Eugeen Van Mieghem | |
---|---|
Born | |
Died | 24 March 1930 Antwerp, Flanders, Belgium | (aged 54)
Nationality | Belgian |
Known for | Painting |
Eugeen Van Mieghem (Dutch pronunciation: [ˈøːɣeːɱ vɑ ˈmiɣəm]; October 1, 1875 – March 24, 1930) was an artist born in the port city of Antwerp, Belgium. As a boy Van Mieghem was confronted with the harsh reality of life at the waterfront.
Even at primary school he showed a talent for drawing. He was introduced to the work of Vincent van Gogh, Georges Seurat, Camille Pissarro, Henri de Toulouse-Lautrec and others at an exhibition organised by Flemish painter and architect Henry van de Velde at the Antwerp Academy around 1892. He attended the Antwerp Academy but was sent from school because his conservative teachers disliked his subject matter and his free, spontaneous way with it. He threw his lot in with progressive political and cultural movements, and joined an anarchist group. By the early 1900s was recognized as one of the most promising young artists of the Antwerp school. He would never renounce his idealism. He became the artist of the typical harbour folk: sack porters, sack makers, emigrants, dockers, bargees, and tramps.[1]
Van Mieghem had his first taste of real success at La Libre Esthétique in Brussels, where his pastels and drawings hung alongside works by French impressionists such as Claude Monet, Paul Cézanne, Camille Pissarro, Jean Renoir and Édouard Vuillard.
Van Mieghem married Augustine Pautre in 1902. At the end of November 1904 his young wife fell ill. Van Mieghem depicted her in an impressive series of drawings and pastels that rate alongside similar work by artists such as Rembrandt (The Series of Saskia) and Ferdinand Hodler (Valentine Godé). Grief-stricken at the death of his wife, it was not before 1910 until Van Mieghem showed his work again.
After his first individual exhibition at Antwerp's Royal Society of Fine Arts in 1912, international interest in his work mounted and group exhibitions followed in Cologne and The Hague. In March 1919 he showed his wartime work in Antwerp. This remarkable series of mainly drawings and pastels met with the wide approval of art critics, who compared this work to that of Théophile-Alexandre Steinlen, Jean-Louis Forain, and Käthe Kollwitz. After an article by his friend and Flemish author Willem Elsschot appeared, Van Mieghem was also able to show his wartime work in a gallery in Scheveningen in The Netherlands.
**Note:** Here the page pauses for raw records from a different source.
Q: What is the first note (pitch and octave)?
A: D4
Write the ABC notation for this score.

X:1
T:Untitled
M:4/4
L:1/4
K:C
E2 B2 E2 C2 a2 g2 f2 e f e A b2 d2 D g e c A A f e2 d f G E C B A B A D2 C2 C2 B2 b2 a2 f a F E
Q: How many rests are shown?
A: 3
In 1929 he became a teacher of life drawing at the Academy in Antwerp and he participated in exhibitions every year until his death in 1930.
In European social art of the turn of the century, international art critics compare his work to that of figures like Käthe Kollwitz, de Toulouse-Lautrec, and Steinlen. Van Mieghem had no equal when it came down to drawing and painting the lives of ordinary people, living and working in an international seaport. When it comes to capturing social reality, his work has much of the power and authenticity of Jean-François Millet's. Like the precursor of social art, Van Mieghem never had to leave his own environment in search of subjects. The world was on his doorstep.
In recent years Van Mieghem's work has been rediscovered internationally. In 2000 a Steinlen retrospective at the Picasso Museum in Barcelona included seven of his works and brought international recognition for his work. In 1993, the Eugeen Van Mieghem Museum opened its doors in Antwerp, with a collection of 150 of his works. In 2017 the Hugh Lane Gallery (Dublin, Ireland) exhibited several of his works.[2]